◆ What you need to do: Write the next portion of the personal blog entries about returning home, beginning directly after their final line.

◆ Selected excerpt:
+--
Tuesday, June 28, 2005

RIP Oscar

Oscar baby picture Posted by Hello

I hate this computer with every bone in my body. I bought it when I got back from Afghanistan, not knowing I would deploy shortly thereafter, and left it here. My 6-year-old desktop works better than this overpriced boat anchor, courtesy of Dell. And in the grand tradition of their abject failure at customer service, they wouldn't take it back even thirty days after I bought it without charging me a $600 "restocking fee." Never, never, NEVER buy anything from Dell. It locks up constantly, it has dropped this post four times already, it loses DSL connectivity after only a few minutes...I mean, just a ridiculous excuse for a "premium laptop." As soon as I find the system disks, I'll try to reformat and reinstall XP, see if this piece of shit will stay in service. If that doesn't work, I'm getting rid of it one way or another, go back to my old "outdated" machine, the one that actually WORKS.

Rant complete.

Oscar, my sleek little mini-panther, in my household since March 2003, seems to have met an early demise. Both he and Esther are indoor/outdoor cats, and were both here when I rolled into the driveway last Monday. They instantly recognized me and spent the better part of the night curled up next to my head. Then Oscar vanished. *Poof*

I went looking for him...he's never been away this long, not even while I was gone. And on the other side of the street between my house and the park where he likes to hang out, I think I found his remains. I wasn't about to investigate fully, but it did look like him. Poor little guy. He was an awesome cat--he had this great way of hopping into anyone's lap and just settling right down, paws hanging over knees.

Rest in peace, little buddy. You are already missed.

Friday, June 24, 2005

Here is the Dining Room. Off to the right you can see a bit of the destroyed wood floor. Yesterday I arranged all new wood floor for the dining room, den, and foyer. Expensive as hell, but it's all investments in the house and the value goes up each time I do something to it. Note the gorgeous lillies--sent to me as a welcome home gift. I send myself flowers regularly--why not? They look so much better coming from a florist and I enjoy the hell out of them. But these were sent by someone else.

I know, boring home improvement talk.

Posted by Hello

Thursday, June 23, 2005


House Posted by Hello

Well, I guess I only get one photo per post. Fine.

This is why I was in such a hurry to get back; home ownership is a wonderful thing, and now I finally get to enjoy it.

View from my front porch Posted by Hello

So, I'm sitting here on the porch in the chair barely visible on the right, and my cell rings.

"Hello, I have a dead deer to report?"
+--
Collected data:
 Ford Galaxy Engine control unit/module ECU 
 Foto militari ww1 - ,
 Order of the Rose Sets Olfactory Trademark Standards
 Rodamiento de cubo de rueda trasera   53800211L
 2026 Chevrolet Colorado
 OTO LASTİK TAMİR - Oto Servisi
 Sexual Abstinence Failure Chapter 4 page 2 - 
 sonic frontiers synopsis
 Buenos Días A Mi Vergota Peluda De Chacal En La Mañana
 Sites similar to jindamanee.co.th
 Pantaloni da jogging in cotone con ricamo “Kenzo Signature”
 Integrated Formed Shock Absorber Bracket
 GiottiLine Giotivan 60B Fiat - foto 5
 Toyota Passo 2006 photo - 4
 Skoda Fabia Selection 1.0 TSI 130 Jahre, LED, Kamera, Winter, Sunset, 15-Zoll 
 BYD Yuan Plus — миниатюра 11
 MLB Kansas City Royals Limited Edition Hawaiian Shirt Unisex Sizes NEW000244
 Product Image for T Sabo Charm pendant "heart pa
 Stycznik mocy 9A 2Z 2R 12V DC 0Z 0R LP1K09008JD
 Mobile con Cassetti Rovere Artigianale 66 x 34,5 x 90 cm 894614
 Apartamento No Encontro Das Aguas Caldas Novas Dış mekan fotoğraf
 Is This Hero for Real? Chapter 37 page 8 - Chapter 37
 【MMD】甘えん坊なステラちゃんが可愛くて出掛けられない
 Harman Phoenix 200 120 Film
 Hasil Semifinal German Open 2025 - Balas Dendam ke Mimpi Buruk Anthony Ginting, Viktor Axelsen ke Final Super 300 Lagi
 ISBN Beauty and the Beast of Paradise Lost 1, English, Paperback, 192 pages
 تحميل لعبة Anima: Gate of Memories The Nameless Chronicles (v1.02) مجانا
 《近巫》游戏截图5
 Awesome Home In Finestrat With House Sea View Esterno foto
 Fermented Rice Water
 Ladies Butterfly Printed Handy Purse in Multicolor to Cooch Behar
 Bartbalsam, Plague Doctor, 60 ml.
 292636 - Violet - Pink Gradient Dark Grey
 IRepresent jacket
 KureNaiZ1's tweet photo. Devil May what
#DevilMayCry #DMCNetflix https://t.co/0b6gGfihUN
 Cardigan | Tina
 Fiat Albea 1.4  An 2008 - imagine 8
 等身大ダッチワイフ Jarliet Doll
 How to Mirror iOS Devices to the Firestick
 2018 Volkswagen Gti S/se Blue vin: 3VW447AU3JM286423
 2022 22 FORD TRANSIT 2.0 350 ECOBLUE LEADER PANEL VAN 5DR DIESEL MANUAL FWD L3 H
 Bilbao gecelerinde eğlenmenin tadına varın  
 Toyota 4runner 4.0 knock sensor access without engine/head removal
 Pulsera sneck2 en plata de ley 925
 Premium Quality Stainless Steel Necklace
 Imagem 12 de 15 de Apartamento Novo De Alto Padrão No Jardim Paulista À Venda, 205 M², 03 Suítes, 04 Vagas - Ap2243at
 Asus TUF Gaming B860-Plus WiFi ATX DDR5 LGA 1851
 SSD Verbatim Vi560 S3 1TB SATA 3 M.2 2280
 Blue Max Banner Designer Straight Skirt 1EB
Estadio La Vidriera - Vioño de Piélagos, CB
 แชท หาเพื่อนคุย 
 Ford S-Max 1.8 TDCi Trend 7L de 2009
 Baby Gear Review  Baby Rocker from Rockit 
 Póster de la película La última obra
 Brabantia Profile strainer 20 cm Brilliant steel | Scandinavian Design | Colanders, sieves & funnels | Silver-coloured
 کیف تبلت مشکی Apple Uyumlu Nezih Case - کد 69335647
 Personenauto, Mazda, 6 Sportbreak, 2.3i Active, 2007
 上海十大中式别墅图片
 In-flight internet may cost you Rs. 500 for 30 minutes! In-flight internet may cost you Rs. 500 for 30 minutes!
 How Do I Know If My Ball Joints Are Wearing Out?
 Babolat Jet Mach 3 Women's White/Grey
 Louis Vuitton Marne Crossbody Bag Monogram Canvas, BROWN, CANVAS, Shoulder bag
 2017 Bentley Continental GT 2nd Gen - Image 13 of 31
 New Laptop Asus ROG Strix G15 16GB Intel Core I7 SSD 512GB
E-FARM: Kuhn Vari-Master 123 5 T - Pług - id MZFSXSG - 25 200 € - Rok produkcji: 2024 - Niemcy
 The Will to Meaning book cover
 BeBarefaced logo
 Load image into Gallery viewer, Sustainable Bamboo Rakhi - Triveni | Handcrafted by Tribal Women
+--
◆ Written answer:
"Sergeant Harritt?"

"No. I have a dead deer to report."

"Yeah, funny. Who is this?"

"John Conroy. This is the number they gave me."

I have a talent for getting phone numbers recently abandoned by entities who received many, many calls on it. My landline was K-Mart and I finally had to change it. Now my new cell is the Dead Deer Hotline. I explained to the well-meaning citizen that this is my personal cell, they must have changed the number.

"Oh. Well, it's on Route 11 heading towards Syracuse."

"OK, well, sorry for your trouble. I'm in the Army, I don't handle dead deer."

A pause. I can hear the confusion swarming around inside his cranium, all way over the network.

"So you're not gonna take care of the deer?"


I haven't slept a full night since we returned and fully intend to call in the Big Guns...a sleeping pill, tonight. It's 5 am and I have to be on base at 9, so I'm about to drag my arse out of bed and go for a much-needed run.

It is 42 degrees outside, right now, on the twenty-third of JUNE. And after 125, I'm snuggled down under a thick down comforter in very fine, high thread-count brushed cotton sheets. My room is pretty nice, if I do say so myself--light sage green walls, cream trim, dark matchstick shades, paintings and black and white photographs on the wall. Although, right now it's a bit of a mess, boxes piled in a corner from the DSL kit that came in the mail.

Strawberry picking--I'm bringing a thin laundry bag, since I don't have a bucket. Strawberry season here is a wondrous thing. The U-Pick place is about ten minutes from my house, and the berries are luscious. Store-bought cannot compare--they are picked while still somewhat green and don't absorb the full sweetness of a fully ripe berry. I intend to pick about ten pounds, make strawberry jam with about half of it, freeze some, EAT some, make a strawberry-rhubarb pie, and just generally enjoy the hell out of it.

I spent all day yesterday focused on plants--mostly houseplants, but then I also planted late-blooming gladiolus bulbs in the front yard. I spent a great deal of money on plants--orchids, foliage plants, a jade tree, a ficus, and a load of purple African violets for the kitchen windowsill. I'd forgotton how much I love plants--or maybe this is the first time in years I've lived someplace with enough light to accomodate. My dining room has French doors that open out onto the deck, and gets a ton of direct sunlight. I painted the room a soft purple that complements all the new plants beautifully. The house is really coming together.

I don't have cable but have not missed it at all. I'm too busy fixing up the house. I start painting this weekend and tackling the bigger projects--pulling up more nasty carpet, finally imposing order in all three bedrooms. I must learn how to post photos to this site...I'm like a proud mama.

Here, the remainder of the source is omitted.